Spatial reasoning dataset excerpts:
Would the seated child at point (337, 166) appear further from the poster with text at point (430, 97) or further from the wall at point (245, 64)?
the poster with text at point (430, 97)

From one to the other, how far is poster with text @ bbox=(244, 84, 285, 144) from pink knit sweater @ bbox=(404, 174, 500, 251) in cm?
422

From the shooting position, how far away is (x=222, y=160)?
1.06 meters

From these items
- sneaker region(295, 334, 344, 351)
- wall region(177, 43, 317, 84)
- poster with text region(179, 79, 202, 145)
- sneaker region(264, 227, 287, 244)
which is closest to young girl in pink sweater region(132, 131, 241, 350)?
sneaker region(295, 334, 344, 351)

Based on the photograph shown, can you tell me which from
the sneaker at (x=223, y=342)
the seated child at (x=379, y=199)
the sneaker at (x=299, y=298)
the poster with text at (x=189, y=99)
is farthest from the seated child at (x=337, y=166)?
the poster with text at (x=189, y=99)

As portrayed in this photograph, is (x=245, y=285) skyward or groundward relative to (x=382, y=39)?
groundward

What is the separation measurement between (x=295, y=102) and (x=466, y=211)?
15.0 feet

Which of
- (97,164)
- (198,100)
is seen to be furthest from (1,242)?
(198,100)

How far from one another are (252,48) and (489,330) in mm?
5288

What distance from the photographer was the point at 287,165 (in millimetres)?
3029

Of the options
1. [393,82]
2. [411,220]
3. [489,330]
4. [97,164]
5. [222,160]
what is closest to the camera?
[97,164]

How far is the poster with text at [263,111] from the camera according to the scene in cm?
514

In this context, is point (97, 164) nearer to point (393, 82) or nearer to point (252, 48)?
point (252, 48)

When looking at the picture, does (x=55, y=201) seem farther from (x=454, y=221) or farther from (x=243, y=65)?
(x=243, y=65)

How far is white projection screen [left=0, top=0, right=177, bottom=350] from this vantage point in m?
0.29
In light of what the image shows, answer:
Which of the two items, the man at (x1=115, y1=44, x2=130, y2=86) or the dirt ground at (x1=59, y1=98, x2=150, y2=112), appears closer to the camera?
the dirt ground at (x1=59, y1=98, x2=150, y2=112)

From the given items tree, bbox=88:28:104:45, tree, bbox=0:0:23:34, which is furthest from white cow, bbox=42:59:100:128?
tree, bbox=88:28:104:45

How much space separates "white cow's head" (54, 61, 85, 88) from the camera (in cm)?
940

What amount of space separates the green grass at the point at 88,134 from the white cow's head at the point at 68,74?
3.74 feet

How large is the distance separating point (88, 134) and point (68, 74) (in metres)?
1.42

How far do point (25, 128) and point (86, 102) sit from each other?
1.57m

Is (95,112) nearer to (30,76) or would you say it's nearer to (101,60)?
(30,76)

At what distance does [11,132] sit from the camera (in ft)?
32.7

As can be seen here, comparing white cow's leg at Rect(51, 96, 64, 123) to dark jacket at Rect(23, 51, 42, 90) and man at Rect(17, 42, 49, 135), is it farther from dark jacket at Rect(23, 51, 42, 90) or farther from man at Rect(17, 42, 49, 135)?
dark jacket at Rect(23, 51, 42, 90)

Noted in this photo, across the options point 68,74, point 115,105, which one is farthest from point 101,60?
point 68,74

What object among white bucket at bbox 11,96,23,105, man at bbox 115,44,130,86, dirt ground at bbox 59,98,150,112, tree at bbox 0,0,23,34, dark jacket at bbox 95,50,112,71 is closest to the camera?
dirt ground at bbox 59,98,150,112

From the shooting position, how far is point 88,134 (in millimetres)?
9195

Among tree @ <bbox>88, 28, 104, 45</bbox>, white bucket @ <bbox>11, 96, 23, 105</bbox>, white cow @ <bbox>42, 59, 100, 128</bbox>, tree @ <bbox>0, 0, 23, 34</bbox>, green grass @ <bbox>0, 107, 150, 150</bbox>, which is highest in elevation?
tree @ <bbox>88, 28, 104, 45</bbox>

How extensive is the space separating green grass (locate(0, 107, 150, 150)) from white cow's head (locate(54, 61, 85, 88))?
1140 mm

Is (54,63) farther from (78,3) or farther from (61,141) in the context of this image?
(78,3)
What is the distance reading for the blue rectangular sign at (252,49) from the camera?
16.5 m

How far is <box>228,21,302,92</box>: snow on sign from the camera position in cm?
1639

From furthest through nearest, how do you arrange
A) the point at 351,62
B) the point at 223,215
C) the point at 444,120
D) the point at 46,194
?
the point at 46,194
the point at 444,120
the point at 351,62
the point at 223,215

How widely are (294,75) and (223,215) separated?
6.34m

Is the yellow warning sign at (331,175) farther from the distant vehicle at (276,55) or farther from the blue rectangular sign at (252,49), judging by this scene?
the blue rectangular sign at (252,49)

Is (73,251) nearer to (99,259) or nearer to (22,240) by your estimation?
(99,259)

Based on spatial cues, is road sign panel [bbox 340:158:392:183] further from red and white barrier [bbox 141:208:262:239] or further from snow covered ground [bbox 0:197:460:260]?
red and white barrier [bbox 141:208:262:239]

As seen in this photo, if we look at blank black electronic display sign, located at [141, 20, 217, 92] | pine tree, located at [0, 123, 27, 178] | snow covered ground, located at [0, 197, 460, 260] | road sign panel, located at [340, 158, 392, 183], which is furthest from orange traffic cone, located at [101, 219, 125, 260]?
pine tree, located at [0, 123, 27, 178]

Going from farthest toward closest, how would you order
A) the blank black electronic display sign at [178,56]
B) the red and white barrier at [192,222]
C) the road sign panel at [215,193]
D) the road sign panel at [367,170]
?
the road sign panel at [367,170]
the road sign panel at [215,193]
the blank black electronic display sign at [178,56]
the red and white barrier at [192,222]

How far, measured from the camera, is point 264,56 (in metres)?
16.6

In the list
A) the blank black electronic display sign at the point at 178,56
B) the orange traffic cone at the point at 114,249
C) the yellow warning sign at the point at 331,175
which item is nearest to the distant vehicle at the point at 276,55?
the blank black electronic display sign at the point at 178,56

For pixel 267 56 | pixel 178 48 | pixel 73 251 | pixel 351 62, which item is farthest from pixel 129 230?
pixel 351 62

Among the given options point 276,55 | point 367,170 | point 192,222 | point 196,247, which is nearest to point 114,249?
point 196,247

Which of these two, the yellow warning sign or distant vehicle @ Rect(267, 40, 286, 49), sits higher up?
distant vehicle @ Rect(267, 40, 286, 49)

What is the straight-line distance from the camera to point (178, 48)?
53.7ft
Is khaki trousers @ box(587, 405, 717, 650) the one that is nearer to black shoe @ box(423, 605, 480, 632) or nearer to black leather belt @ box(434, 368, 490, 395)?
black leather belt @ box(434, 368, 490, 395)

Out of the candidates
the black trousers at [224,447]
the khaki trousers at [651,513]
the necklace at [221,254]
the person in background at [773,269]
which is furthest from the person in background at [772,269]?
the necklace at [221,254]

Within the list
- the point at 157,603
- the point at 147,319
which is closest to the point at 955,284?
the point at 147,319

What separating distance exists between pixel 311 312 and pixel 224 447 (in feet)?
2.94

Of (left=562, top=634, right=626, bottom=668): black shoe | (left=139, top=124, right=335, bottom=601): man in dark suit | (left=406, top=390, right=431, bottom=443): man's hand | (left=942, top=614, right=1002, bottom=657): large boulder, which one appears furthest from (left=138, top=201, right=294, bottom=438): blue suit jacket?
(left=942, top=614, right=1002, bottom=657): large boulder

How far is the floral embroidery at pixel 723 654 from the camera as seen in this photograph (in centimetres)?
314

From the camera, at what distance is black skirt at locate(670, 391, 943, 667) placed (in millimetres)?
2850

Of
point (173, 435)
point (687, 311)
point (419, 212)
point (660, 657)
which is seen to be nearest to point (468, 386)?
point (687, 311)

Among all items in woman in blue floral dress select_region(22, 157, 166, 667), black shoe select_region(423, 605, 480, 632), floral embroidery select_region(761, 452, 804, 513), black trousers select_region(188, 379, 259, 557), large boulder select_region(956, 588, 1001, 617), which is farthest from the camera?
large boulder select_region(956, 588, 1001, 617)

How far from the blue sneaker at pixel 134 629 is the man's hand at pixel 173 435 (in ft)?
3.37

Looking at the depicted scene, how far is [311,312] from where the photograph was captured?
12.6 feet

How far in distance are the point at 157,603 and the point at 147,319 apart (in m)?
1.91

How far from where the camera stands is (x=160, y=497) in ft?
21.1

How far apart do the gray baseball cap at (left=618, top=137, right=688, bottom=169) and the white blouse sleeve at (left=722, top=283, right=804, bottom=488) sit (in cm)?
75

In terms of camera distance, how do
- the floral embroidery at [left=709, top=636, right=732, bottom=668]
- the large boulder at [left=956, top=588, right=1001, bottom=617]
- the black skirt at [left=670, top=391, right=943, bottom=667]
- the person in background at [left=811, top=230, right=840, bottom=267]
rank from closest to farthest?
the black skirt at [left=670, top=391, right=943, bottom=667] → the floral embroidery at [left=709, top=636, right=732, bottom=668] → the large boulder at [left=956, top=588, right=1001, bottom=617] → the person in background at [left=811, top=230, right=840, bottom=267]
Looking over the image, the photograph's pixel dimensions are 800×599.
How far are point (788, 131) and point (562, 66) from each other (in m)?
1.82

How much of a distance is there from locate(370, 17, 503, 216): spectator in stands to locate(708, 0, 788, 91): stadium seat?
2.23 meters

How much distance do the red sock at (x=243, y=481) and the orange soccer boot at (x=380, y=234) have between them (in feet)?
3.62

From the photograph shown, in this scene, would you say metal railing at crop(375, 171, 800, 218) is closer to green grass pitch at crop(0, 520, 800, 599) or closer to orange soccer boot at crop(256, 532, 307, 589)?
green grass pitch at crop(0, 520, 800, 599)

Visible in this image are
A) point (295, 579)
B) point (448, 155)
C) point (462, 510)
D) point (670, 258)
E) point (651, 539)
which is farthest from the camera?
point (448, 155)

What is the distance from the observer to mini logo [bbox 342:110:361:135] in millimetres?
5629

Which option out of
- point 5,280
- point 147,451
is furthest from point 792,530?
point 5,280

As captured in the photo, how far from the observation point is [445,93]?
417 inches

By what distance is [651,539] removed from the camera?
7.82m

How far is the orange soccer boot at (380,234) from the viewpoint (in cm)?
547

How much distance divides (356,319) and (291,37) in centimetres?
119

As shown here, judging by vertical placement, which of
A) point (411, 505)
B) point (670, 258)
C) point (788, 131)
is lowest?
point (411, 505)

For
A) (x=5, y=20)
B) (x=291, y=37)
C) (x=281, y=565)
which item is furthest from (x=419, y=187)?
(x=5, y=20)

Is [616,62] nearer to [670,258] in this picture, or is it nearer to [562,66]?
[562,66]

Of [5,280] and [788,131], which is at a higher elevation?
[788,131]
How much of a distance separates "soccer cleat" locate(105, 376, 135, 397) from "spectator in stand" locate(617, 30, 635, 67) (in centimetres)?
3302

• WHAT IS NEEDED: Write out exactly the lines from the line holding "How much distance do" through the last line of the data, and nothing besides those lines.

• EXERCISE RESULT:
How much distance do the red sock at (x=243, y=481) and the orange soccer boot at (x=380, y=234) have between them (in feet)?
3.62

From the photograph shown, in this scene, would you say metal railing at crop(375, 171, 800, 218) is closer to green grass pitch at crop(0, 520, 800, 599) or closer to orange soccer boot at crop(256, 532, 307, 589)?
green grass pitch at crop(0, 520, 800, 599)

Visible in this image are
A) point (295, 579)
B) point (448, 155)
C) point (462, 510)
D) point (670, 258)
E) point (651, 539)
which is farthest from the camera?
point (448, 155)

What is the distance from the observer to mini logo [bbox 342:110:361:135] in millimetres?
5629

Which option out of
- point 5,280
- point 147,451
is furthest from point 792,530?
point 5,280

As captured in the photo, how far from the observation point is [445,93]?
417 inches

By what distance is [651,539] removed from the camera?
7.82m

How far is the orange soccer boot at (380,234) from the viewpoint (in cm)?
547

How much distance divides (356,319) and (291,37) in centimetres?
119

As shown here, judging by vertical placement, which of
A) point (411, 505)
B) point (670, 258)
C) point (788, 131)
is lowest?
point (411, 505)

For
A) (x=5, y=20)
B) (x=291, y=37)
C) (x=281, y=565)
which item is furthest from (x=419, y=187)?
(x=5, y=20)

Is [616,62] nearer to [670,258] in this picture, or is it nearer to [562,66]?
[562,66]

Of [5,280] and [788,131], which is at a higher elevation?
[788,131]
How much of a distance separates "soccer cleat" locate(105, 376, 135, 397) from "spectator in stand" locate(617, 30, 635, 67) (in centimetres)?
3302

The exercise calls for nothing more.